Rhabdomyolysis often presents with a triad of myalgia, generalized muscle weakness, and myoglobinuria (commonly seen as tea-colored urine). Despite this classical triad, more than half of patients may not report muscle pain or weakness, and the earliest symptom may simply be dark urine (Torres et al., 2021).
The most sensitive diagnostic marker is an elevated serum creatine kinase (CK) level, which indicates muscle injury when not related to cardiac or brain tissue damage. A CK level five times greater than normal strongly suggests rhabdomyolysis (Melli et al., 2005).
| Clinical Findings in Rhabdomyolysis | Description |
|---|---|
| Myalgia | Generalized muscle soreness and pain |
| Weakness | Decreased muscle strength or fatigue |
| Myoglobinuria | Tea- or cola-colored urine due to myoglobin excretion |
| Elevated CK | Marker of muscle breakdown; often > 5× upper normal limit |
| Complication | Acute kidney injury (nephrotoxicity of myoglobin) |
Phagocytosis is a cellular immune defense mechanism involving the engulfment and destruction of pathogens or foreign substances by phagocytes such as neutrophils and macrophages. The process consists of recognition, attachment, engulfment, and degradation.
During engulfment, cytoplasmic extensions called pseudopods surround the target particle, forming a phagosome. Lysosomes within the phagocyte then fuse with the phagosome, releasing enzymes and reactive oxygen species to degrade or kill the ingested material (Underhill & Goodridge, 2012).
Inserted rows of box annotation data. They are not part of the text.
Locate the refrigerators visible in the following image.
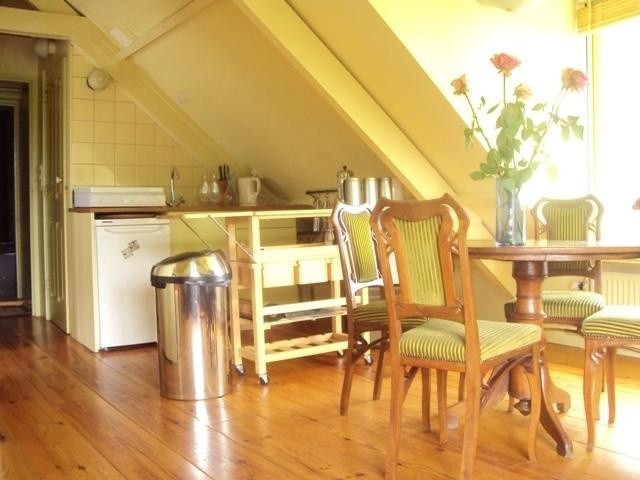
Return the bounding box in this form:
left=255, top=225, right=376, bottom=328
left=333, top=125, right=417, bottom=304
left=95, top=218, right=170, bottom=352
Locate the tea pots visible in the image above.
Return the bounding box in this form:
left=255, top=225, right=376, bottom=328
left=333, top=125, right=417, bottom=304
left=238, top=176, right=262, bottom=207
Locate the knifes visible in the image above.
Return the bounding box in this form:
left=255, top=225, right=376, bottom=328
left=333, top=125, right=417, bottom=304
left=219, top=164, right=231, bottom=181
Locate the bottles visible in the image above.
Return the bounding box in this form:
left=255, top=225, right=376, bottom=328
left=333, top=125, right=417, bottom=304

| Stage of Phagocytosis | Process Description |
|---|---|
| Recognition & Attachment | Leukocyte identifies and binds to foreign matter |
| Engulfment | Pseudopods surround and internalize the material |
| Formation of Phagosome | Internalized vesicle containing foreign particle |
| Digestion | Lysosomal enzymes degrade or destroy the ingested material |
Ovarian cancer often progresses silently, with few early symptoms, making biomarker testing essential for early detection. Two key markers used in diagnosis and monitoring are CA-125 and HE4 (Human Epididymis Protein 4).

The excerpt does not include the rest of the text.